**Problems to solve**
**A)** Rewrite the bank passage starting at "Expanded Product Offering." and ending at "and depository services.", swapping "commercial loan portfolio" for "business loan portfolio".
**B)** In the bank passage, why did the Bank choose to target the markets it lists?
**C)** Continue the passage about the Bank from the point where it stops.

**Reading passage**
The Bank, which is the Company’s wholly-owned subsidiary, is primarily involved in attracting deposits from individuals and businesses and using those deposits, together with borrowed funds, to originate and invest in various types of loans and investment securities. The Bank operates nine full-service banking centers located in each of the communities of Rancho Cucamonga, Chino, Diamond Bar, La Verne, Crestline, Lake Arrowhead, Irwindale, Manhattan Beach and Corona, all of which are located within Los Angeles, Riverside and San Bernardino counties in California, and currently has two Small Business Administration (“SBA”) loan production offices located in San Diego and Anaheim, California and an income-property loan production office located in Irvine, California. The Rancho Cucamonga office also serves as the Company’s headquarters.

The Bank’s Strategic Plan

Since the hiring of its current president and chief executive officer in October 2000, the Bank has experienced significant growth pursuant to the execution of its strategic business plan, which emphasizes growth through the expansion of its lending products and deposit services. As the Bank has implemented its growth strategy, it has added additional executive management personnel with developed business banking and service skills, concentrating on a sales and service approach to its banking business. The Bank’s management team has focused its efforts into developing a customer-oriented service philosophy, while expanding the Bank’s lending products by creating various specialty lending groups. The Bank believes that expanding many of its existing relationships will prove to be an effective source of new business opportunities. The Bank is focused on providing relationship banking services to the following markets: (i) the Inland Empire region of Southern California, which primarily includes San Bernardino and Riverside counties, (ii) the coastal communities surrounding Los Angeles, California, and (iii) the San Gabriel Valley region of Los Angeles. The Bank has targeted these markets because of its experience and knowledge of, as well as the anticipated continued growth and potential for development in, these markets.

Expanded Product Offering. During the last three years, the Bank has emphasized the growth of its commercial loan portfolio and has augmented its traditional commercial and residential loans and services with several specialty lending and depository services.

 
   14  

 
 

Each of the foregoing specialty lending groups and depository services bring diversity to the Bank’s existing product lines, offering its customers greater flexibility while providing additional opportunities for the Bank to serve new customers within its primary market areas. The Bank’s growth in loans, net of unearned income and deferred fees, was 57.4% for the six months ended June 30, 2004 and 135.7% for the year ended December 31, 2003.

**Data provided**
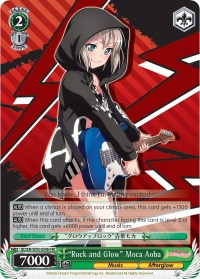 "Rock and Glow" Moca Aoba (BD/EN-W03-054H HR) [BanG Dream! Girls Band Party! MULTI LIVE]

**Set of answers**
**A)**
Expanded Product Offering. During the last three years, the Bank has emphasized the growth of its business loan portfolio and has augmented its traditional commercial and residential loans and services with several specialty lending and depository services.

**B)** The Bank targeted those markets because of its experience and knowledge of them. It also expects them to keep growing and sees potential for development there.

**C)**
Relationship Banking. The Company continues to emphasize the relationship banking focus that was initiated in 2001. The Company continues to seek and retain experienced banking professionals with developed banking and service skills who share its customer-oriented service philosophy. The Company believes that relationship banking is best delivered in well-appointed and efficient banking centers that provide the appropriate tools and environment for its customers. To that end, the Bank’s facilities are being redesigned to incorporate user-friendly technology and personal service to facilitate its focus on relationship banking.

Strategic Expansion. The Company has experienced significant growth over the last three years in its branch network and its asset size. The Bank opened a new banking center in Corona, California during the second quarter of 2003 and converted its loan production office in Manhattan Beach, California into a full-service banking center during the fourth quarter of 2003. In addition, the Bank opened an additional loan production office in Irvine, California during the third quarter of 2003. The Company’s acquisition of Southland Bank was consummated in July 2003. As a result of the acquisition, the Company acquired a banking center in Irwindale, California.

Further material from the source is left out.